Page excerpt:

*** Begin section ***

P-chloroaniline appears as a white or pale yellow solid. Melting point 69.5°C.

Air & Water Reactions

Insoluble in cold water. Soluble in hot water [Hawley].

Reactivity Profile

4-Chloroaniline is incompatible with oxidizing agents. Also incompatible with acids, acid chlorides, acid anhydrides and chloroformates. Subject to exothermic decomposition during high-temperature distillation. Incompatible with nitrous acid.

Hazard

Toxic by inhalation and ingestion. Possible carcinogen.

Health Hazard

Inhalation or ingestion causes bluish tint to fingernails, lips, and ears indicative of cyanosis; headache, drowsiness, and nausea, followed by unconsciousness. Liquid can be absorbed through skin and cause similar symptoms. Contact with eyes causes irritation.

Fire Hazard

Special Hazards of Combustion Products: Irritating and toxic hydrogen chloride and oxides of nitrogen may form in fires.

*** End section ***

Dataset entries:
*** Begin section ***

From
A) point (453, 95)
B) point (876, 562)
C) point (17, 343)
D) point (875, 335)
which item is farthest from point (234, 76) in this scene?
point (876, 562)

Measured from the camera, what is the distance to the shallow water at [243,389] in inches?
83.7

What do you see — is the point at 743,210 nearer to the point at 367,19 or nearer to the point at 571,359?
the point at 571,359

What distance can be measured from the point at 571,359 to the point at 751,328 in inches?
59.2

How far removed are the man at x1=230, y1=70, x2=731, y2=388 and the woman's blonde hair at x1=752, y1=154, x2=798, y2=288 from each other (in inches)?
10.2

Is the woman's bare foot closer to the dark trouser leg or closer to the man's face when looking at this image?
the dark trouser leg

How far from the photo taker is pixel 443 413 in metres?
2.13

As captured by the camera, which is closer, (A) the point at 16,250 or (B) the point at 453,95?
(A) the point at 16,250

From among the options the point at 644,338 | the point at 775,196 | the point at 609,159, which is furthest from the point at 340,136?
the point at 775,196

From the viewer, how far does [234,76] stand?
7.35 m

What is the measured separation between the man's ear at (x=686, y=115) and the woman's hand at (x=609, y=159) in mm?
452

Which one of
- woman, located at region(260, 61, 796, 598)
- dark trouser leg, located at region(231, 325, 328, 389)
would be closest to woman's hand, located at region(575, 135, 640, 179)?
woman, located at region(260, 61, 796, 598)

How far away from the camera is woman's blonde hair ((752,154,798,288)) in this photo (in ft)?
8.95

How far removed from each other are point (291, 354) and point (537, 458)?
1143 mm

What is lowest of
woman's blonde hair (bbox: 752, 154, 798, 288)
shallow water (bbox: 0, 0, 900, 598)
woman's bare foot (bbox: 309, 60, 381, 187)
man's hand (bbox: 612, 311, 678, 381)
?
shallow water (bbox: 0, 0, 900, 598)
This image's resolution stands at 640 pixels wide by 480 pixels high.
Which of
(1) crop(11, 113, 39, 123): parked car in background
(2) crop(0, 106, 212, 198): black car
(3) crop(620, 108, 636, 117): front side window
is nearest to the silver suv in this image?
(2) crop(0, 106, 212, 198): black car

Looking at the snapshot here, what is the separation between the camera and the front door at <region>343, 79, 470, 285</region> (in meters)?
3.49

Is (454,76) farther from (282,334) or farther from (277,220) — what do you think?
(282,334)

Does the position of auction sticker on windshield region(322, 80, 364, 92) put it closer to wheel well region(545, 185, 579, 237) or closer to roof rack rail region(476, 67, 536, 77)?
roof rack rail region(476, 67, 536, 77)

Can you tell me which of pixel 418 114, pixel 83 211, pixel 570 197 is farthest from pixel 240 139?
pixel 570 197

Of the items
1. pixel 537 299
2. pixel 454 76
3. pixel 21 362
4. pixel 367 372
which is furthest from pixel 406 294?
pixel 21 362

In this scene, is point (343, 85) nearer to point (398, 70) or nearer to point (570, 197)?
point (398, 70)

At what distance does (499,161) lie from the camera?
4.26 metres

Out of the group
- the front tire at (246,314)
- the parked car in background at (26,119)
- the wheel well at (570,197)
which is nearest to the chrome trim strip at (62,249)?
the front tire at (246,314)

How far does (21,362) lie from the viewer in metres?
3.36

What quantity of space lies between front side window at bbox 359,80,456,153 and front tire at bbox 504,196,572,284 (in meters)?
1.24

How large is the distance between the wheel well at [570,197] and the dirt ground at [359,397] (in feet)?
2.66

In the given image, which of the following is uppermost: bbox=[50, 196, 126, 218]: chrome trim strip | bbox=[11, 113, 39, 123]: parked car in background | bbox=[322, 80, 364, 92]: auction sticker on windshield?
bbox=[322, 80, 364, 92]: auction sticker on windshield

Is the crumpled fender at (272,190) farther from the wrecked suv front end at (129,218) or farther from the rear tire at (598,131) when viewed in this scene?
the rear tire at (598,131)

*** End section ***

Problems to solve:
1. Translate this sentence from the text on p-chloroaniline into Spanish: "Contact with eyes causes irritation."
2. In the text on p-chloroaniline, reproduce word for word the stretch from "P-chloroaniline appears as" through "with nitrous acid.".
3. According to the text on p-chloroaniline, what is its melting point?
The material shown above was taken from a separate source.

Task responses:
1. El contacto con los ojos causa irritación.

2.
P-chloroaniline appears as a white or pale yellow solid. Melting point 69.5°C.

Air & Water Reactions

Insoluble in cold water. Soluble in hot water [Hawley].

Reactivity Profile

4-Chloroaniline is incompatible with oxidizing agents. Also incompatible with acids, acid chlorides, acid anhydrides and chloroformates. Subject to exothermic decomposition during high-temperature distillation. Incompatible with nitrous acid.

3. 69.5°C